── Source

Outside of traditional TV programming, platforms like Netflix, YouTube, Facebook, Amazon Prime, Tencent Video, TVING and Nordic Entertainment have established streaming footholds in an array of established global markets, including Mexico, Poland, Sweden, South Korea and Hong Kong. As these players grow their libraries and seek increased engagement, there’s no question that the TV screen will remain the most valuable media real estate in the household, with rapidly expanding content options. In the U.S., for example, streaming video accounted for 27% of viewers’ total TV time in June 2021.
And just as we’ve seen in the U.S., large media companies with established footholds in the global TV space are innovating to build broadcast video-on-demand (BVOD) libraries to give audiences the opportunity to view premium content at their convenience and drive incremental ad sales. Media companies are also experimenting with dynamic ad insertion to provide addressability and personalized messaging within their linear TV programming.
Multichannel video programming distributors (MVPDs) and virtual MVPDs (vMVPDs), many of which are operated by traditional TV companies, are also gaining traction among viewers, as they offer viewers tailored content flexibility without a commitment to a cable or satellite subscription. In the U.S., Nielsen Streaming data shows that ad-supported video-on-demand (AVOD), multichannel video programming distributors (MVPDs) and virtual MVPDs (vMVPDs) accounted for 36% of the total minutes streamed in June 2021.
In total, six key trends are driving increased TV time in ways that linear programming could not do alone. This is what the evolution of TV viewing looks like, and these trends present the industry with the next big battle: the quest for consumers’ share of TV time.
Importantly, the fragmenting video viewing landscape places a new emphasis on understanding audiences, and not just who they are. As channels, platforms and content options increase, consumers will engage with the options that are most appealing to them, and that will continue to affect traditional TV viewing trends. CTV, which facilitates everything from streaming video to addressable advertising to skinny TV bundles, is transforming the viewing experience—and opening new advertising opportunities in the process.
In Europe, recent IAB research found that more than 50% of advertisers and nearly 100% of agencies cite CTV/addressable as a key growth area for digital video over the next 12 months. That growth expectation is backed by growing consumer demand, with the IAB citing eMarketer forecasts that over-the-top (OTT) subscribers in Western Europe will increase from 133 million in 2019 to 159 million by 2023. Just last year, 50% of the CTV audience in Europe watched streaming content daily, according to Statista survey findings.
The increasing diversity of content is a boon for consumers. It also illustrates the ever-growing evolution of TV viewing—something that all parties will need to stay in tune with in order to know where the eyeballs are, as well as which options will best engage them.

────
── Material provided

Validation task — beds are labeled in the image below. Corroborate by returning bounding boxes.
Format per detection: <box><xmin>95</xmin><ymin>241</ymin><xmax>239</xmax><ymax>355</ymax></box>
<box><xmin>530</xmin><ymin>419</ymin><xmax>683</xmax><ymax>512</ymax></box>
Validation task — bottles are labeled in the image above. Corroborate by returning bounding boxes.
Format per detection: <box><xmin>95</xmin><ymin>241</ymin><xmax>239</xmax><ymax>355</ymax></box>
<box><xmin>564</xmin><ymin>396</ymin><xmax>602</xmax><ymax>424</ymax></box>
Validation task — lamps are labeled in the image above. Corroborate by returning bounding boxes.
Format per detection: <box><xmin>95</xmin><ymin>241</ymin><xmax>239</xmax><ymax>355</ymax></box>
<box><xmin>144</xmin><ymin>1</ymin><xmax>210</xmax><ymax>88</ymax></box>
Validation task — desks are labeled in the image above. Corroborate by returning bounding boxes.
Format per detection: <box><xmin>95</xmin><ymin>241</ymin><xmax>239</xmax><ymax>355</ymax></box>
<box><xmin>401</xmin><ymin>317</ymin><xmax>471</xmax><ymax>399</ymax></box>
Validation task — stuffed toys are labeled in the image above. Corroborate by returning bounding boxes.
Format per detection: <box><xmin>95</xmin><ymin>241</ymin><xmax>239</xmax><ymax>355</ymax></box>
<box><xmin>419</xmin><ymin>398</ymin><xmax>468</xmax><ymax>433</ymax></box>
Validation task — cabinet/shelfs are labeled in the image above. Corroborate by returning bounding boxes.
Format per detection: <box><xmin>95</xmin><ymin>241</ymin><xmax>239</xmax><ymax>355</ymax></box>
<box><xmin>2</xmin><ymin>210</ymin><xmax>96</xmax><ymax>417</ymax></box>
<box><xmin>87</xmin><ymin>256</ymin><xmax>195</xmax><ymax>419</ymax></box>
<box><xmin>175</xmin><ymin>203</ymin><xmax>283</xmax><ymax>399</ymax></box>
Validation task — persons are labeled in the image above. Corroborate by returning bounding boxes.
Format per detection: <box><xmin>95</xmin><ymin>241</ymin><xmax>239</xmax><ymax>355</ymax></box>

────

Render into Spanish the sentence "The increasing diversity of content is a boon for consumers." from the passage on TV viewing. The items have no connection to the passage on TV viewing.

* Finished exercise *
La creciente diversidad de contenidos es una ventaja para los consumidores.